[Python-Dev] PEP 383: Non-decodable Bytes in System Character Interfaces (original) (raw)

Cameron Simpson cs at zip.com.au
Wed Apr 29 01:06:55 CEST 2009

Previous message: [Python-Dev] PEP 383: Non-decodable Bytes in System Character Interfaces
Next message: [Python-Dev] PEP 383: Non-decodable Bytes in System Character Interfaces
Messages sorted by: [ date ] [ thread ] [ subject ] [ author ]

I think I may be able to resolve Glenn's issues with the scheme lower down (through careful use of definitions and hand waving).

On 27Apr2009 23:52, Glenn Linderman <v+python at g.nevcal.com> wrote:

On approximately 4/27/2009 7:11 PM, came the following characters from the keyboard of Cameron Simpson: [...]

There may be puns. So what? Use the right strings for the right purpose and all will be well.

I think what is missing here, and missing from Martin's PEP, is some utility functions for the os.* namespace. PROPOSAL: add to the PEP the following functions: os.fsdecode(bytes) -> funny-encoded Unicode This is what os.listdir() does to produce the strings it hands out. os.fsencode(funny-string) -> bytes This is what open(filename,..) does to turn the filename into bytes for the POSIX open. os.pathencode(your-string) -> funny-encoded-Unicode This is what you must do to a de novo string to turn it into a string suitable for use by open. Importantly, for most strings not hand crafted to have weird sequences in them, it is a no-op. But it will recode your puns for survival. [...] So assume a non-decodable sequence in a name. That puts us into Martin's funny-decode scheme. His funny-decode scheme produces a bare string, indistinguishable from a bare string that would be produced by a str API that happens to contain that same sequence. Data puns.

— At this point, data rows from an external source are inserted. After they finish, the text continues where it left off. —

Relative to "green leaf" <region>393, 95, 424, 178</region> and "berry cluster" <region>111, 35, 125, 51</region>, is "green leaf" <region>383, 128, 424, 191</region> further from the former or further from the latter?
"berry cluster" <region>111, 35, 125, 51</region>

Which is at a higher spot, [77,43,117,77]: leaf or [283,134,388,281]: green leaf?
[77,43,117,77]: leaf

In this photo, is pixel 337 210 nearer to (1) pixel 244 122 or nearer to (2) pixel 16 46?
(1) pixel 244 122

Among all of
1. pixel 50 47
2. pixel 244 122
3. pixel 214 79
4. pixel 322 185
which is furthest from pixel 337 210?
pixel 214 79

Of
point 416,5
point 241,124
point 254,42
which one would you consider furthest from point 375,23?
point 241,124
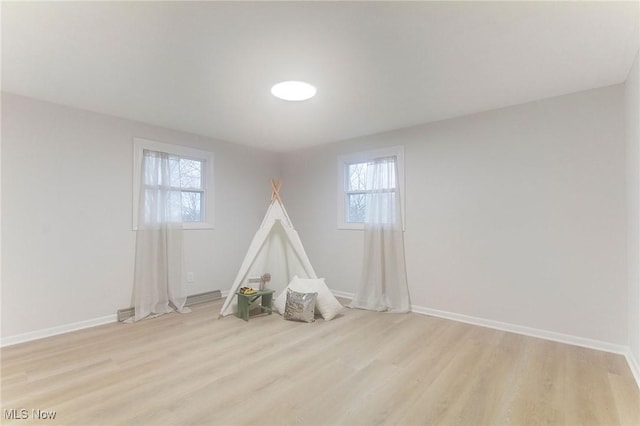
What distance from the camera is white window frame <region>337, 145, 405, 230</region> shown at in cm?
402

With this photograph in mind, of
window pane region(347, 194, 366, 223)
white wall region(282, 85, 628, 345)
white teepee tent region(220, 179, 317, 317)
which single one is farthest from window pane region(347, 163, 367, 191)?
white teepee tent region(220, 179, 317, 317)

See my proposal above. Does it address your concerns? A program still must know the providence of the string, and if you're working with non-decodable sequences in a names then you should transmute then into the funny encoding using the os.pathencode() function described above. In this way the punning issue can be avoided. Lacking such a function, your punning concern is valid. Seems like one would also desire os.pathdecode to do the reverse.

Yes.

And also versions that take or produce bytes from funny-encoded strings.

Isn't that the first two functions above?

Then, if programs were re-coded to perform these transformations on what you call de novo strings, then the scheme would work. But I think a large part of the incentive for the PEP is to try to invent a scheme that intentionally allows for the puns, so that programs do not need to be recoded in this manner, and yet still work. I don't think such a scheme exists.

I agree no such scheme exists. I don't think it can, just using strings.

But unless you have made a de novo handcrafted string with ill-formed sequences in it, you don't need to bother because you won't have puns. If Martin's using half surrogates to encode "undecodable" bytes, then no normal string should conflict because a normal string will contain only Unicode scalar values. Half surrogate code points are not such.

The advantage here is that unless you've deliberately constructed an ill-formed unicode string, you do_not need to recode into funny-encoding, because you are already compatible. Somewhat like one doesn't need to recode ASCII into UTF-8, because ASCII is unchanged.

If there is going to be a required transformation from de novo strings to funny-encoded strings, then why not make one that people can actually see and compare and decode from the displayable form, by using displayable characters instead of lone surrogates?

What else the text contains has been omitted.